◆ Consegna ◆
Riscrivi il tratto della recensione che va da "In effetti, una" fino a "nella sua missione.", mettendo "coscienza" al posto di "consapevolezza".

◆ Testo proposto ◆
------------------------

2005

M. Ignatieff, Empire lite. Nation-building in Bosnia, Kosovo and Afghanistan, Vintage, London 2003, trad. it. Impero light: dalla periferia al centro del nuovo ordine mondiale, Carocci, Roma 2003, pp. 146, ISBN 88-430-2687-9

Impero light è il quarto volume (dopo Blood and Belonging, The Warrior's Honor e Virtual War) di una formidabile serie di scritti dedicata alle guerre 'etniche', al disfacimento degli stati e alla reazione dell'Occidente. Tuttavia, mentre i primi tre libri sono incentrati sulla fase precedente l'intervento delle potenze occidentali, quest'ultimo si concentra sulla "lotta compiuta dall'impero per imporre l'ordine in seguito all'intervento" (p. 9). Più in particolare, tratta dello ius post bellum, per usare le parole di Walzer, e del "conflitto che scuote l'impresa di Nation-building ovunque essa si svolga e che contrappone gli interessi imperiali delle potenze coinvolte, in primis degli americani, e gli interessi locali tesi all'autogoverno degli autoctoni e della loro leadership" (p. 9).

Indubbiamente, "chi prende in mano questo libro aspettandosi una denuncia dell'imperialismo statunitense o dell'imperialismo in generale resterà deluso" (p. 34). Il libro è certo permeato da osservazioni critiche, ma queste non hanno lo scopo di condannare l'impero, né tanto meno di farlo retrocedere, bensì intendono raffinarlo per renderlo globalmente 'sostenibile' e preservarlo in questo modo dal destino ultimo che ha travolto Roma.

In effetti, una delle questioni cruciali individuate dall'autore, consiste proprio nel vedere "se l'impero light sia abbastanza pesante da riuscire a portare a termine il suo lavoro" (p. 13). Dalla lettura del libro risulta evidente che il suo intento è di dotare l'impero "più spensierato della storia" della consapevolezza di sé, dei propri limiti e dei propri errori affinché, così 'appesantito', possa riuscire nella sua missione.

------------------------

◆ Righe fornite ◆
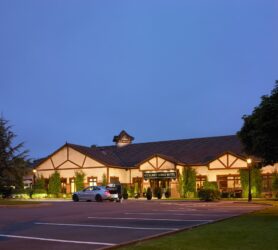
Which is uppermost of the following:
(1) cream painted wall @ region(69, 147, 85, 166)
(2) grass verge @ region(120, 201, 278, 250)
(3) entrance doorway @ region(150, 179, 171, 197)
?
(1) cream painted wall @ region(69, 147, 85, 166)

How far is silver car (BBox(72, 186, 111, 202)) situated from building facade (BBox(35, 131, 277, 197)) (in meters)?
11.5

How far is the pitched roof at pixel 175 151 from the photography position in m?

------------------------

◆ Risposta ◆
In effetti, una delle questioni cruciali individuate dall'autore, consiste proprio nel vedere "se l'impero light sia abbastanza pesante da riuscire a portare a termine il suo lavoro" (p. 13). Dalla lettura del libro risulta evidente che il suo intento è di dotare l'impero "più spensierato della storia" della coscienza di sé, dei propri limiti e dei propri errori affinché, così 'appesantito', possa riuscire nella sua missione.